Que silêncio!
Afonso Loureiro
Já anteriormente tinha gabado a calma da cidade ao fim-de-semana. Luanda transfigura-se. Passa a ser uma pacata cidade de província, com pessoas a conversar às esquinas, sem buzinas ou ânimos exaltados atrás dos volantes.
Quando os feriados calham num Domingo, são gozados na Segunda-feira seguinte, pelo que os fins-de-semana prolongados até são frequentes. Hoje foi um desses dias.
Acordei particularmente repousado, sem o barulho das máquinas da obra perpétua que decorre debaixo da minha janela.
Virei-me de barriga para cima e pus-me a contar os carros que passavam. Eram poucos. Ao terceiro, desisti. Estava aborrecido. Resolvi fazer ronha. Virei-me para o lado e apreciei o silêncio. Passou uma mota barulhenta. Voltou o silêncio. Fui adormencendo.
Algum tempo depois, pareceu-me muito, mas deve ter sido apenas um fechar de olhos, fui acordado com uns estalidos. A porta da varanda, a apanhar com o Sol directamente, dilatava e reclamava. Voltei-me para o outro lado. Fiz cócegas aos lençóis com os dedos dos pés. Abracei o colchão, pendurando as mãos de fora da cama. Virei-me, rebolei, espreguicei-me. Lá em cima estava a armação da rede mosquiteira, velando por mim. Uma mancha vermelha na parede e outra na rede faziam a vez de memorial aos mártires da malária.
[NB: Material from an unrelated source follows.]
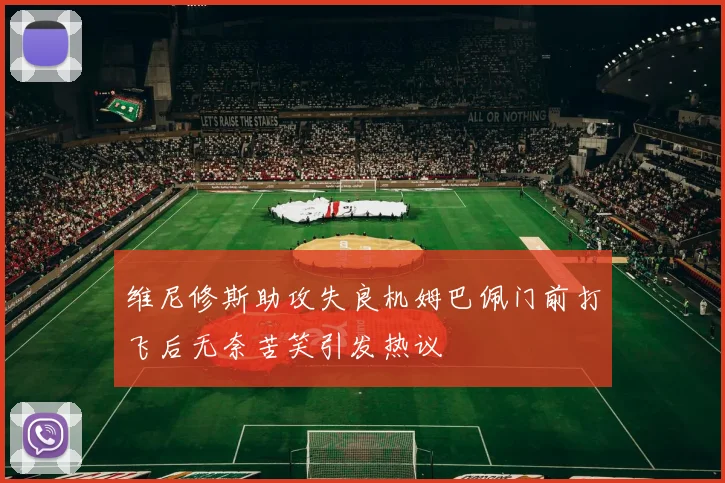 维尼修斯助攻失良机姆巴佩门前打飞后无奈苦笑引发热议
Cocei a barriga e lembrei-me de Fausto. Comecei a trautear a música e adormeci.
Farto de ronha, procurei a abertura na rede. Levantei-me. Fui à janela. Nada. Nem os pássaros se viam. Só a roupa a acenar nos estendais denunciava haver ainda gente em Luanda.
Que silêncio!
Se nos habituamos ao corre corre citadino, estranhamos depois o silêncio, parece que a cidade perde a sua personalidade.
Nunca estamos contentes… se podemos ficar a descansar achamos que falta agitação, se vamos para o trabalho a agitação é muita…
Aproveita esses momentos de silêncio e de sossego.
Que dia bom! tiveste tempo de dar tempo ao tempo e apreciar os pequenos gestos que aconchegam os sentidos.
A propósito de sentidos, espero que estejam sempre despertos, para não haver nenhum memorial aos martirizados da malária.
Desejo que possas aproveitar, muitas vezes, o silêncio do silêncio.
Um silencioso, mas caloroso, abraço.